|
SP-MoMamba: Superpixel-driven Mixture of State Space Experts for Efficient Image Super-Resolution |
Soundness: 3: good
Presentation: 2: fair
Contribution: 3: good
Rating: 6: marginally above the acceptance threshold
Confidence: 4: You are confident in your assessment, but not absolutely certain. It is unlikely, but not impossible, that you did not understand some parts of the submission or that you are unfamiliar with some pieces of related work. |
This paper proposes SP-MoMamba, a superpixel-driven state space modeling framework that addresses a fundamental limitation of Mamba-based image restoration models—namely, the semantic distortion introduced by flattening 2D images into 1D scan sequences. To preserve spatial coherence, the authors introduce SP-SSM, which aggregates semantically homogeneous pixels into superpixels prior to state-space modeling, thereby maintaining regional semantic consistency.
The overall architecture is composed of stacked Layers of Experts (LoE), each consisting of a Semantic-Guided Mamba Expert (SGME) for global structure modeling followed by a Local Spatial Modulation Expert (LSME) for fine-grained texture reconstruction. Within SGME, the model incorporates a Multi-Scale Superpixel Mixture-of-Experts (MSS-MoE) module, which performs sparse routing across multi-scale SP-SSM experts. All experts participate during training, while only the Top-k experts are activated at inference, making the inference cost essentially independent of the total number of experts.
Overall, the paper’s contribution lies in embedding semantic priors into state-space modeling via “superpixel representation + multi-scale MoE + sparse routing,” enabling improved long-range structural consistency while preserving local detail, and delivering strong performance under constrained computational budgets.
This paper introduces a novel perspective for improving state-space models in image super-resolution by addressing the semantic disruption caused by 2D-to-1D scanning.
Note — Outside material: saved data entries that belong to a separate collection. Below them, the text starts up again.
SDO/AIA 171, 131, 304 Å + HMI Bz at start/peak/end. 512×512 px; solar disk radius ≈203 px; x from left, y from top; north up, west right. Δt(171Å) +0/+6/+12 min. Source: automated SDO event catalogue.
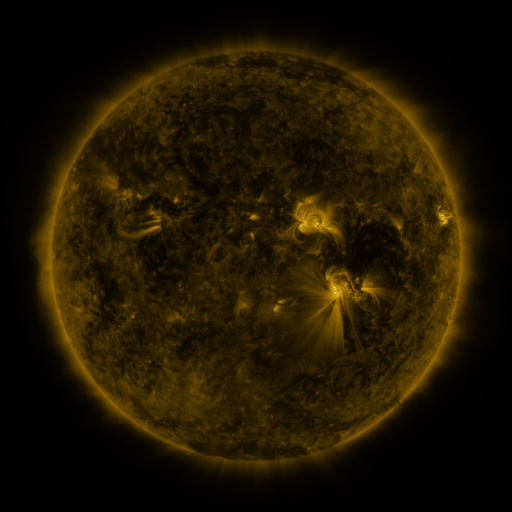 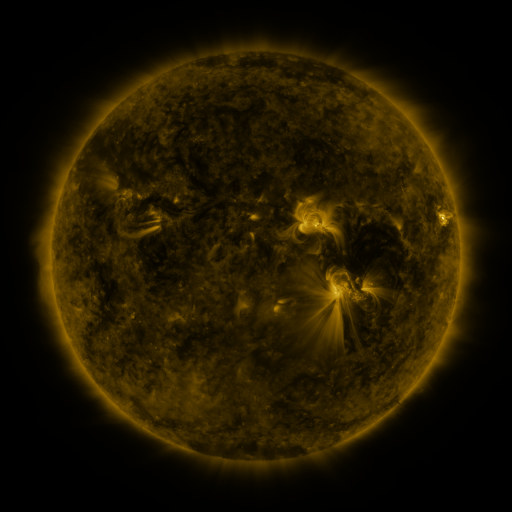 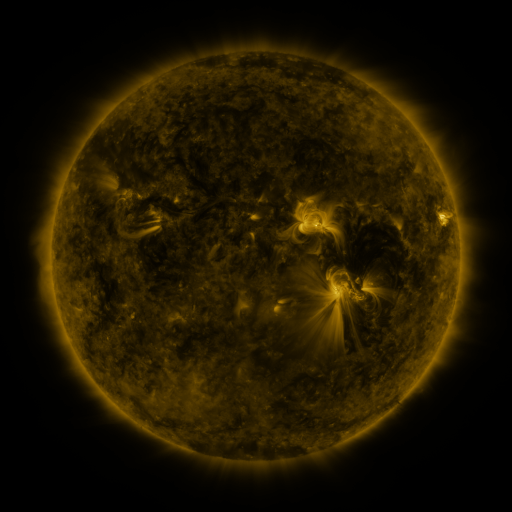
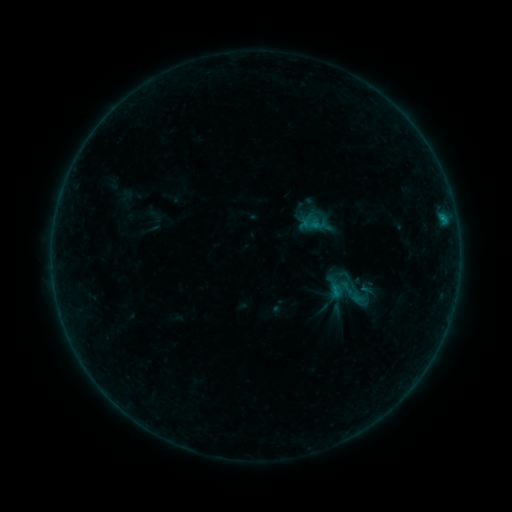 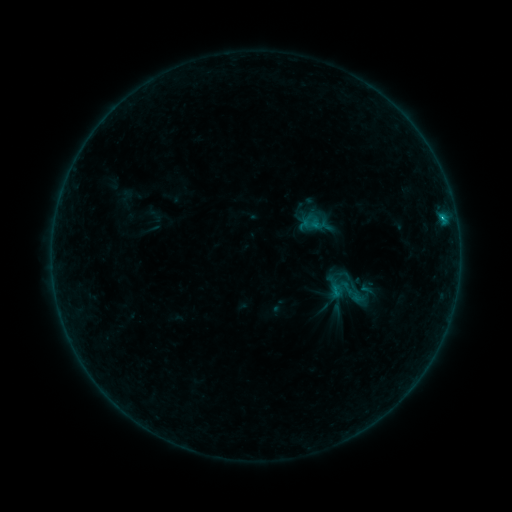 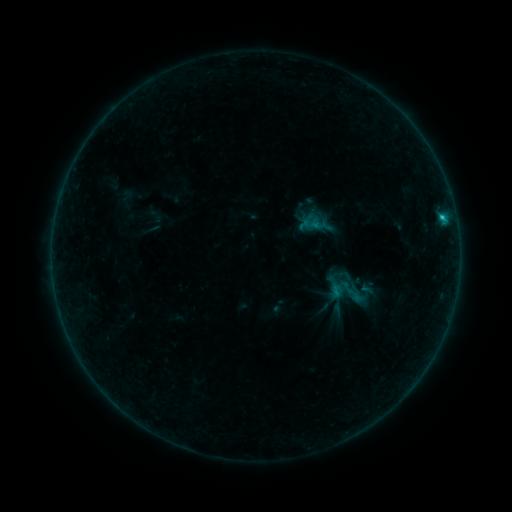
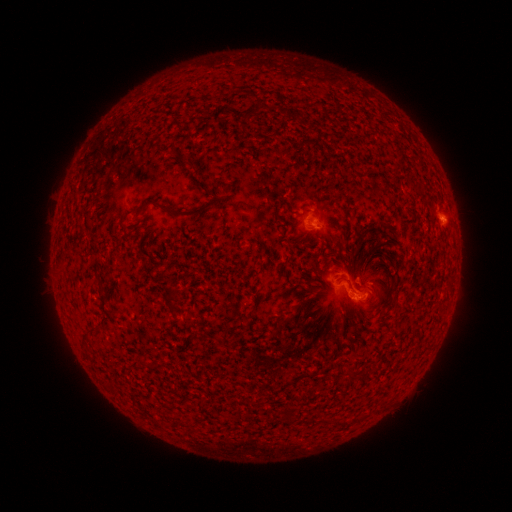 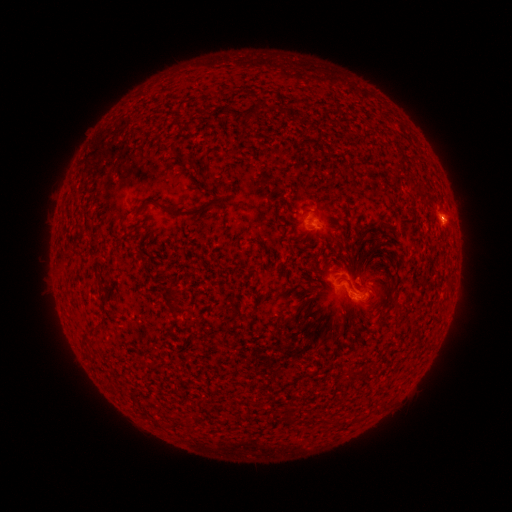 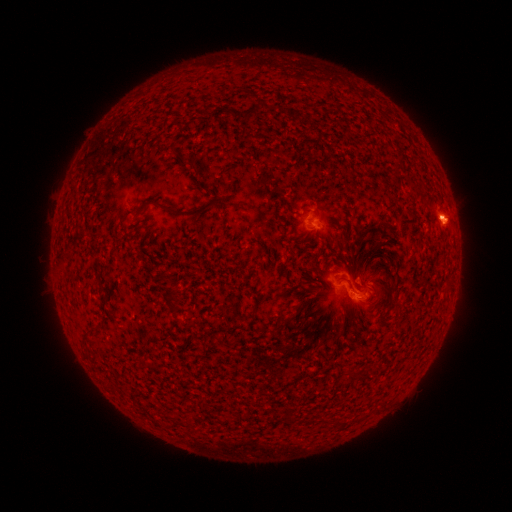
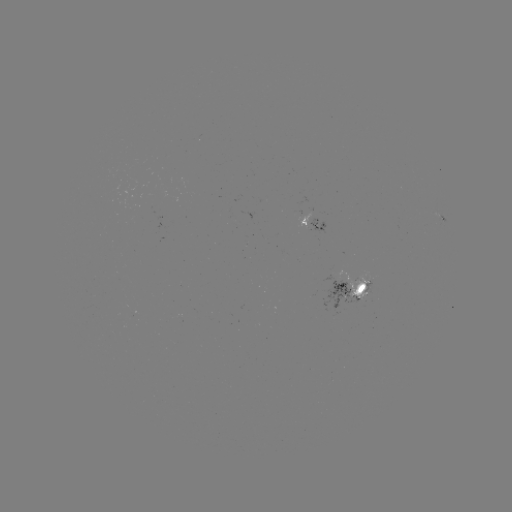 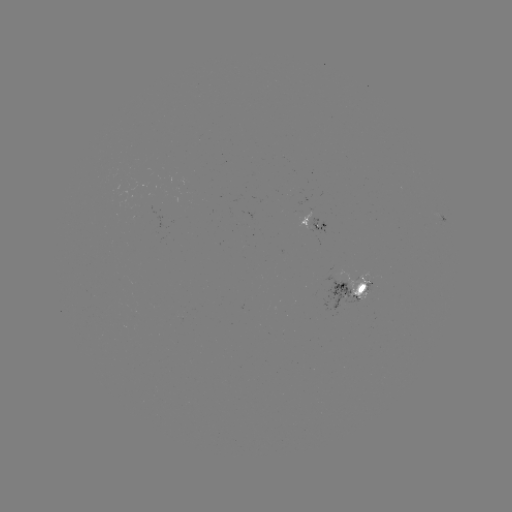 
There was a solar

The proposed superpixel-driven state-space formulation preserves regional semantic consistency and represents a creative integration of perceptual grouping principles with efficient sequential modeling. The use of multi-scale superpixel mixture-of-experts and sparse routing further strengthens the approach, enabling an effective balance between global structure modeling and fine-grained detail restoration. Empirical results across standard benchmarks demonstrate consistent gains over strong lightweight baselines, highlighting both the technical quality and practical significance of the contribution.
While the paper presents a compelling framework, several areas warrant further development to strengthen its contribution. First, the reliance on pre-defined superpixel scales introduces sensitivity to hyperparameter choices and may limit robustness across diverse visual domains; an adaptive mechanism or learning-based superpixel module would enhance generalization. Second, the evaluation focuses primarily on bicubic degradation, leaving open questions regarding performance under real-world or unknown degradation settings, where superpixel consistency may be more fragile. Third, although the MoE routing scheme is conceptually sound, deeper analysis of expert specialization (e.g., visualization of expert roles, load-balancing behavior[1][2][3]) would clarify the functional contribution of the mixture structure. Finally, while the paper situates its contributions within the Mamba-based SR literature, stronger comparison to recent frequency-aware and hybrid prior-guided SR models would further contextualize the novelty and demonstrate robustness across broader architectural trends.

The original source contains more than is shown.